-- START STORED DATA --

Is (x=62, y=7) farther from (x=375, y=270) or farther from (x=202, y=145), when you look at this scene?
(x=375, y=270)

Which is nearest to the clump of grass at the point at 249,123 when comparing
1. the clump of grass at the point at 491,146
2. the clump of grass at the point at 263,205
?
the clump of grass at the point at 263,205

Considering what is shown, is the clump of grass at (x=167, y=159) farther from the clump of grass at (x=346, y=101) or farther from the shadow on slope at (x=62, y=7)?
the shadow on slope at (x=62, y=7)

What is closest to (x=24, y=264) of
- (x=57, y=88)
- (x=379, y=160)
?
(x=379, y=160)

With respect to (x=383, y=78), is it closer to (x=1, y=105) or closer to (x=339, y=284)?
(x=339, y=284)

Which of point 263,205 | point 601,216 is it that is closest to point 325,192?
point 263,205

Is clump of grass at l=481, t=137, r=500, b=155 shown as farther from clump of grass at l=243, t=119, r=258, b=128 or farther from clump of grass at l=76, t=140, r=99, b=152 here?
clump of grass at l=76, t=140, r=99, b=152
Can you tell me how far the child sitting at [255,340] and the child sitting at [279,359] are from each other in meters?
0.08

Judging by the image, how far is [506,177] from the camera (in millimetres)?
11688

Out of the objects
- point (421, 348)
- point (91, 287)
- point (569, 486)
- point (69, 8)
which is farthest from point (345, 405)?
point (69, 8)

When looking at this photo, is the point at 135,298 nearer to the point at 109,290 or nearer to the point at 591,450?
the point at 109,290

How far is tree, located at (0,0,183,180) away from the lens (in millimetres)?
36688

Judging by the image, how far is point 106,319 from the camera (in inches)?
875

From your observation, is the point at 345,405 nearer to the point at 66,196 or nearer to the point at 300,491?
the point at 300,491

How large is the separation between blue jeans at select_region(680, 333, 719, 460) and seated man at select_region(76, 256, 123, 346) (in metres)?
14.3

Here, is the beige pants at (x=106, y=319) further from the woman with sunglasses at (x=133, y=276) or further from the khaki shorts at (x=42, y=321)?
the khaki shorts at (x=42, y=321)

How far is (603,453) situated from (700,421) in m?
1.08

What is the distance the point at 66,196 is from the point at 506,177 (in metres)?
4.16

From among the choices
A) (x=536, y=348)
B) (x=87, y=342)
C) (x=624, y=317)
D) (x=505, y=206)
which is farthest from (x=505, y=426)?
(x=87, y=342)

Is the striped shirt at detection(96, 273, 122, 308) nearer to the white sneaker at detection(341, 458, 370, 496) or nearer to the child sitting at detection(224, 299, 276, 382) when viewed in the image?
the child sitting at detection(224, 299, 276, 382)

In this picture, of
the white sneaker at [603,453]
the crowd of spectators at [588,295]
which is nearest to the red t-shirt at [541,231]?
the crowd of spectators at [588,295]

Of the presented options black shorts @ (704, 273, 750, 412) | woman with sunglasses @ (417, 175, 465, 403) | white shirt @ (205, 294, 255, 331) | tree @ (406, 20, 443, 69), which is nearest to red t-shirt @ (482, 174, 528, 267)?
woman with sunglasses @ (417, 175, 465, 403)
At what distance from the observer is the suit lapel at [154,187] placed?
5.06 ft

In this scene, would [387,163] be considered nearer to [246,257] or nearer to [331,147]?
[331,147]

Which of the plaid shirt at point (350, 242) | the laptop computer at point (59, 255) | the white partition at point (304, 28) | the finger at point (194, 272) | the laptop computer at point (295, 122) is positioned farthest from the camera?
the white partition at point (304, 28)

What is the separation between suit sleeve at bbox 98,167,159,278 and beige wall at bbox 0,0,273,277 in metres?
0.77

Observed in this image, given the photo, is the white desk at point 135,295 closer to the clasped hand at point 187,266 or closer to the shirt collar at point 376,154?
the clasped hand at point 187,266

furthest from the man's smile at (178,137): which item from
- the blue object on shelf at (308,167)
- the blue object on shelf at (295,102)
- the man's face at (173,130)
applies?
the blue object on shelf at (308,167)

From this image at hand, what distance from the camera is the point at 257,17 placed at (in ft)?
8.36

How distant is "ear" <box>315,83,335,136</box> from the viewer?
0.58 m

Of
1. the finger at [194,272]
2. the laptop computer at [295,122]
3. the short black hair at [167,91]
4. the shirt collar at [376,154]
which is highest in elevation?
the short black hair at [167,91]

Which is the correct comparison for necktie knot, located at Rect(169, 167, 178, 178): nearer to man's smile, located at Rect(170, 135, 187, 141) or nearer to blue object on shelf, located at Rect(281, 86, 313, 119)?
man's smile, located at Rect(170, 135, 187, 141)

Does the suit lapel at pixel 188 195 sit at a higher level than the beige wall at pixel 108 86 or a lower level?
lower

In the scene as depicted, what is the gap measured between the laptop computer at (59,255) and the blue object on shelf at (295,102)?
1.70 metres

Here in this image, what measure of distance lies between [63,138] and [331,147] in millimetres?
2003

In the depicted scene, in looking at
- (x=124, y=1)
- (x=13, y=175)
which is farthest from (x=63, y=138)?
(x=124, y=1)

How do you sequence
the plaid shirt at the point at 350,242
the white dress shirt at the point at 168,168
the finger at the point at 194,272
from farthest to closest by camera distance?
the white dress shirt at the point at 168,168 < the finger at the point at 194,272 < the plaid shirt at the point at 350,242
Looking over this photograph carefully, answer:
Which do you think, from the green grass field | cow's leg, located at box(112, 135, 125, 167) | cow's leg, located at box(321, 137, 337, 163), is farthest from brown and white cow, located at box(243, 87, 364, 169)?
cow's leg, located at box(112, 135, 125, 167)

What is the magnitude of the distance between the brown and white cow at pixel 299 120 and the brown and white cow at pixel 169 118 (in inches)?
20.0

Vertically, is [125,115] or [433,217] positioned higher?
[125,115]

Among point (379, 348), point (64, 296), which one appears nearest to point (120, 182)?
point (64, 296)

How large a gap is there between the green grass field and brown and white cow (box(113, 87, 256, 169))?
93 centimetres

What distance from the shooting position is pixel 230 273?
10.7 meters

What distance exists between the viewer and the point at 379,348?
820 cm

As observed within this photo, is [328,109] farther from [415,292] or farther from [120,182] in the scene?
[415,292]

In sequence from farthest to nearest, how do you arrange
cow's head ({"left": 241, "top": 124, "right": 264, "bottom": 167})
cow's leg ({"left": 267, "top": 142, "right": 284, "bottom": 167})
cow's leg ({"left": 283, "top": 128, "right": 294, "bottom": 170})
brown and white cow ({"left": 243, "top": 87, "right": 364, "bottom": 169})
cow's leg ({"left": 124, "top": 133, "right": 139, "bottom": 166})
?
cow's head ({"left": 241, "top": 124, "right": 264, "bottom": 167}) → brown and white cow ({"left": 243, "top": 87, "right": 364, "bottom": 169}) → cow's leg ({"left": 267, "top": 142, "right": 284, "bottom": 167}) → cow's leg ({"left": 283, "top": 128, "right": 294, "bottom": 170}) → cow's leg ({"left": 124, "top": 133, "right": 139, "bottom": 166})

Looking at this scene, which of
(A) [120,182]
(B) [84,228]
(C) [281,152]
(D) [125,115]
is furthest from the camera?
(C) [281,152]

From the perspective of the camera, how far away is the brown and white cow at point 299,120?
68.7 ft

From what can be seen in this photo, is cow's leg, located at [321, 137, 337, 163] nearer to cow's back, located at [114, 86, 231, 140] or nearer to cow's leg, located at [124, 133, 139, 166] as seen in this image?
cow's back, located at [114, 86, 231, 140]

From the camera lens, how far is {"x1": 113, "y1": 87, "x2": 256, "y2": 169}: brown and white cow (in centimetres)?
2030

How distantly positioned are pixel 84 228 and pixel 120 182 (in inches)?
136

-- END STORED DATA --

YOUR INSTRUCTIONS — Give back all the records exactly as they stand.

EXERCISE OUTPUT —
Is (x=62, y=7) farther from (x=375, y=270) or farther from (x=202, y=145), when you look at this scene?
(x=375, y=270)

Which is nearest to the clump of grass at the point at 249,123 when comparing
1. the clump of grass at the point at 491,146
2. the clump of grass at the point at 263,205
?
the clump of grass at the point at 263,205

Considering what is shown, is the clump of grass at (x=167, y=159) farther from the clump of grass at (x=346, y=101) or farther from the shadow on slope at (x=62, y=7)?
the shadow on slope at (x=62, y=7)

What is closest to (x=24, y=264) of
- (x=57, y=88)
- (x=379, y=160)
?
(x=379, y=160)

With respect to (x=383, y=78), is it closer to (x=1, y=105) or closer to (x=339, y=284)?
(x=339, y=284)

Which of point 263,205 | point 601,216 is it that is closest to point 325,192?
point 263,205

Is clump of grass at l=481, t=137, r=500, b=155 shown as farther from clump of grass at l=243, t=119, r=258, b=128 or farther from clump of grass at l=76, t=140, r=99, b=152 here?
clump of grass at l=76, t=140, r=99, b=152
Can you tell me how far the child sitting at [255,340] and the child sitting at [279,359] are from each other in meters?
0.08

Judging by the image, how far is [506,177] from the camera (in millimetres)?
11688

Out of the objects
- point (421, 348)
- point (91, 287)
- point (569, 486)
- point (69, 8)
which is farthest from point (345, 405)?
point (69, 8)

When looking at this photo, is the point at 135,298 nearer to the point at 109,290 or nearer to the point at 591,450?
the point at 109,290

How far is tree, located at (0,0,183,180) away from the lens (in millimetres)?
36688

Judging by the image, how far is point 106,319 from the camera (in inches)?
875

From your observation, is the point at 345,405 nearer to the point at 66,196 or nearer to the point at 300,491?
the point at 300,491

How large is the separation between blue jeans at select_region(680, 333, 719, 460) and seated man at select_region(76, 256, 123, 346) (in metres)?
14.3

Here, is the beige pants at (x=106, y=319) further from the woman with sunglasses at (x=133, y=276) or further from the khaki shorts at (x=42, y=321)?
the khaki shorts at (x=42, y=321)

How far is (603,453) situated from (700,421) in m?
1.08

What is the distance the point at 66,196 is from the point at 506,177 (in metres)?
4.16

From among the choices
A) (x=536, y=348)
B) (x=87, y=342)
C) (x=624, y=317)
D) (x=505, y=206)
which is farthest from (x=505, y=426)?
(x=87, y=342)

Is the striped shirt at detection(96, 273, 122, 308) nearer to the white sneaker at detection(341, 458, 370, 496) or nearer to the child sitting at detection(224, 299, 276, 382) when viewed in the image?
the child sitting at detection(224, 299, 276, 382)

In this picture, of
the white sneaker at [603,453]
the crowd of spectators at [588,295]
which is nearest to the red t-shirt at [541,231]?
the crowd of spectators at [588,295]

Of the presented options black shorts @ (704, 273, 750, 412) | woman with sunglasses @ (417, 175, 465, 403) | white shirt @ (205, 294, 255, 331) | tree @ (406, 20, 443, 69), which is nearest to red t-shirt @ (482, 174, 528, 267)?
woman with sunglasses @ (417, 175, 465, 403)
At what distance from the observer is the suit lapel at [154,187] placed?
5.06 ft

In this scene, would [387,163] be considered nearer to [246,257] or nearer to [331,147]?
[331,147]

Which of the plaid shirt at point (350, 242) | the laptop computer at point (59, 255) | the white partition at point (304, 28) | the finger at point (194, 272) | the laptop computer at point (295, 122) is positioned farthest from the camera?
the white partition at point (304, 28)

What is the separation between suit sleeve at bbox 98,167,159,278 and beige wall at bbox 0,0,273,277 in metres?
0.77

Observed in this image, given the photo, is the white desk at point 135,295 closer to the clasped hand at point 187,266 or closer to the shirt collar at point 376,154?
the clasped hand at point 187,266

furthest from the man's smile at (178,137): which item from
- the blue object on shelf at (308,167)
- the blue object on shelf at (295,102)
- the man's face at (173,130)
applies?
the blue object on shelf at (308,167)

From this image at hand, what distance from the camera is the point at 257,17 placed at (in ft)?
8.36

How distant is "ear" <box>315,83,335,136</box> from the viewer?
0.58 m

Of
1. the finger at [194,272]
2. the laptop computer at [295,122]
3. the short black hair at [167,91]
4. the shirt collar at [376,154]
which is highest in elevation?
the short black hair at [167,91]

Which is the correct comparison for necktie knot, located at Rect(169, 167, 178, 178): nearer to man's smile, located at Rect(170, 135, 187, 141) or nearer to blue object on shelf, located at Rect(281, 86, 313, 119)?
man's smile, located at Rect(170, 135, 187, 141)

Does the suit lapel at pixel 188 195 sit at a higher level than the beige wall at pixel 108 86 or a lower level?
lower

In the scene as depicted, what is the gap measured between the laptop computer at (59,255) and the blue object on shelf at (295,102)?
1.70 metres

Here in this image, what measure of distance lies between [63,138] and [331,147] in millimetres?
2003

In the depicted scene, in looking at
- (x=124, y=1)
- (x=13, y=175)
which is farthest from (x=63, y=138)?
(x=124, y=1)

How do you sequence
the plaid shirt at the point at 350,242
the white dress shirt at the point at 168,168
the finger at the point at 194,272
from farthest to closest by camera distance?
the white dress shirt at the point at 168,168 < the finger at the point at 194,272 < the plaid shirt at the point at 350,242
Looking over this photograph carefully, answer:
Which do you think, from the green grass field | cow's leg, located at box(112, 135, 125, 167) | cow's leg, located at box(321, 137, 337, 163), is farthest from brown and white cow, located at box(243, 87, 364, 169)?
cow's leg, located at box(112, 135, 125, 167)

What is the magnitude of the distance between the brown and white cow at pixel 299 120 and the brown and white cow at pixel 169 118 (in inches)?
20.0

Vertically, is [125,115] or [433,217] positioned higher?
[125,115]

Among point (379, 348), point (64, 296), which one appears nearest to point (120, 182)?
point (64, 296)

How large a gap is there between the green grass field and brown and white cow (box(113, 87, 256, 169))?
93 centimetres

What distance from the shooting position is pixel 230 273?
10.7 meters

What distance exists between the viewer and the point at 379,348?
820 cm

As observed within this photo, is [328,109] farther from [415,292] or farther from [120,182] in the scene?
[415,292]

In sequence from farthest to nearest, how do you arrange
cow's head ({"left": 241, "top": 124, "right": 264, "bottom": 167})
cow's leg ({"left": 267, "top": 142, "right": 284, "bottom": 167})
cow's leg ({"left": 283, "top": 128, "right": 294, "bottom": 170})
brown and white cow ({"left": 243, "top": 87, "right": 364, "bottom": 169})
cow's leg ({"left": 124, "top": 133, "right": 139, "bottom": 166})
?
cow's head ({"left": 241, "top": 124, "right": 264, "bottom": 167}) → brown and white cow ({"left": 243, "top": 87, "right": 364, "bottom": 169}) → cow's leg ({"left": 267, "top": 142, "right": 284, "bottom": 167}) → cow's leg ({"left": 283, "top": 128, "right": 294, "bottom": 170}) → cow's leg ({"left": 124, "top": 133, "right": 139, "bottom": 166})

Looking at this scene, which of
(A) [120,182]
(B) [84,228]
(C) [281,152]
(D) [125,115]
is furthest from the camera?
(C) [281,152]

From the perspective of the camera, how far away is the brown and white cow at point 299,120?
68.7 ft

From what can be seen in this photo, is cow's leg, located at [321, 137, 337, 163] nearer to cow's back, located at [114, 86, 231, 140] or nearer to cow's leg, located at [124, 133, 139, 166] as seen in this image?
cow's back, located at [114, 86, 231, 140]

From the camera lens, how far is {"x1": 113, "y1": 87, "x2": 256, "y2": 169}: brown and white cow (in centimetres)?
2030

How distantly positioned are pixel 84 228 and pixel 120 182 (in inches)?
136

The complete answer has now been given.